Infidelity is the most prevalent cause of divorce, according to a 1994, cross-cultural University of Michigan survey funded by the National Institute of Mental Health. And divorces, about a million of them a year in the U.S., have a way of being particularly rough on families, particularly kids.

The “Janus Report on Sexual Behavior,” published in 1993 and based on a survey of nearly 3,000 Americans, showed that 35 percent of married men and 26 percent of married women reported having had affairs. The figure for women was identical to the result obtained by sex researcher Alfred Kinsey some 40 years earlier, though 15 percentage points lower than Kinsey’s estimate for male cheaters–50 percent.

No wonder country music is so popular.

Given all this, you would suppose that those serious about using the force of law to reinforce the family would be focusing on endemic adultery–starting the War on Hanky-Panky, demanding the appointment of a Monkey Business Czar, calling for random morals testing.

+++

TASKS TO CARRY OUT:
1 > Transcribe the passage on infidelity from "Infidelity is the" up to and including "is so popular.".
2 > Answer these about the passage on infidelity:
(a) In what year was the University of Michigan survey conducted?
(b) About how many Americans took part in the survey behind the Janus Report?
(c) What percentage of married men did Alfred Kinsey estimate had been unfaithful?
The data plays no part in any of this work.

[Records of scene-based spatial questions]

+++

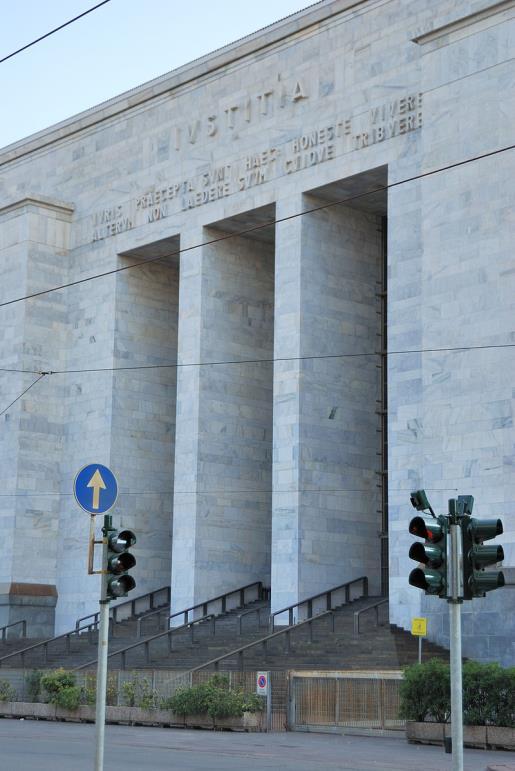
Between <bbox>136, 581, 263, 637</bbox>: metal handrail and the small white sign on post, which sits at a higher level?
<bbox>136, 581, 263, 637</bbox>: metal handrail

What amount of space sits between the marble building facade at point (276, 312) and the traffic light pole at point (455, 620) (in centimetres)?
1752

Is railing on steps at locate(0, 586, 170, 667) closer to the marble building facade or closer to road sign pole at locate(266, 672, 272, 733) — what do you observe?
the marble building facade

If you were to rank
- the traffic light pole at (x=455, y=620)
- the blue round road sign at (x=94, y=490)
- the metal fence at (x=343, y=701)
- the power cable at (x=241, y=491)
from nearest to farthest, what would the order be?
the traffic light pole at (x=455, y=620) < the blue round road sign at (x=94, y=490) < the metal fence at (x=343, y=701) < the power cable at (x=241, y=491)

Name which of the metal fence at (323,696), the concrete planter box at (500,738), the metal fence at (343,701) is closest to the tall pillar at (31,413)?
the metal fence at (323,696)

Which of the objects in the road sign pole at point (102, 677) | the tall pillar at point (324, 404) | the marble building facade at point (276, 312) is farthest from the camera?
the tall pillar at point (324, 404)

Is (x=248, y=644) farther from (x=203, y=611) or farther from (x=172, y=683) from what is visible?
(x=203, y=611)

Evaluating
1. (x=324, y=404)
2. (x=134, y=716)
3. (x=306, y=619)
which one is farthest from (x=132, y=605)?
(x=134, y=716)

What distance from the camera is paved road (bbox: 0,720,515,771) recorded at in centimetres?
1659

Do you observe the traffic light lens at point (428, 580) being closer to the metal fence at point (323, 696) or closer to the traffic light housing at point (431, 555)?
the traffic light housing at point (431, 555)

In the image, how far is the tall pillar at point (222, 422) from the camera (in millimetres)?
38344

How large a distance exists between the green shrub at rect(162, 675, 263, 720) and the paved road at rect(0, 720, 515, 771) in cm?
61

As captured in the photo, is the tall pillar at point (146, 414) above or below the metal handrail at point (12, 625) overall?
above

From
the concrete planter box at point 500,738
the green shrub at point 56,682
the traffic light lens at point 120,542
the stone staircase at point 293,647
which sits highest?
the traffic light lens at point 120,542

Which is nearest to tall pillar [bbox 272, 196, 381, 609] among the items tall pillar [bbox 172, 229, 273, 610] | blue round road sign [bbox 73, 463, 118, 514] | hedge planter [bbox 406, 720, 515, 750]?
tall pillar [bbox 172, 229, 273, 610]
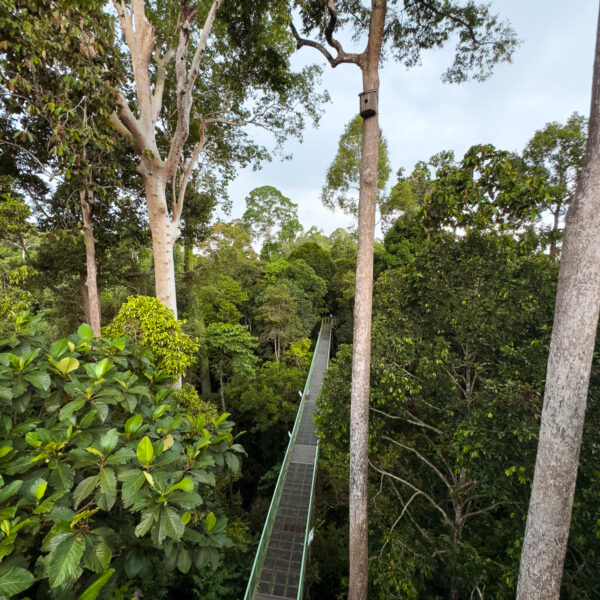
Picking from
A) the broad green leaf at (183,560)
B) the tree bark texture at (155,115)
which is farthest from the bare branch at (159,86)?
the broad green leaf at (183,560)

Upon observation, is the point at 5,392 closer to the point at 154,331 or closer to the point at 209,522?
the point at 209,522

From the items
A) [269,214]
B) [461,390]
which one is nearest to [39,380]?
[461,390]

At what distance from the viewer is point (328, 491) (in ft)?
27.1

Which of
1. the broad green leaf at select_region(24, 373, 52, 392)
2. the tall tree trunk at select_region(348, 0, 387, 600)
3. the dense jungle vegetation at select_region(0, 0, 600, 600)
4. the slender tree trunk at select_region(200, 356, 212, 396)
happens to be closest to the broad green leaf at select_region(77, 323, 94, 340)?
the dense jungle vegetation at select_region(0, 0, 600, 600)

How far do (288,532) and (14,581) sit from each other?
6620 mm

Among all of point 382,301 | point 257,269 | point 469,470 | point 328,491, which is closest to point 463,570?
point 469,470

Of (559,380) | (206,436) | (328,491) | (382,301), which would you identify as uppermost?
(382,301)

+++

SOLUTION SET:
1 >
Infidelity is the most prevalent cause of divorce, according to a 1994, cross-cultural University of Michigan survey funded by the National Institute of Mental Health. And divorces, about a million of them a year in the U.S., have a way of being particularly rough on families, particularly kids.

The “Janus Report on Sexual Behavior,” published in 1993 and based on a survey of nearly 3,000 Americans, showed that 35 percent of married men and 26 percent of married women reported having had affairs. The figure for women was identical to the result obtained by sex researcher Alfred Kinsey some 40 years earlier, though 15 percentage points lower than Kinsey’s estimate for male cheaters–50 percent.

No wonder country music is so popular.

2 >
(a) 1994
(b) Nearly 3,000
(c) 50 percent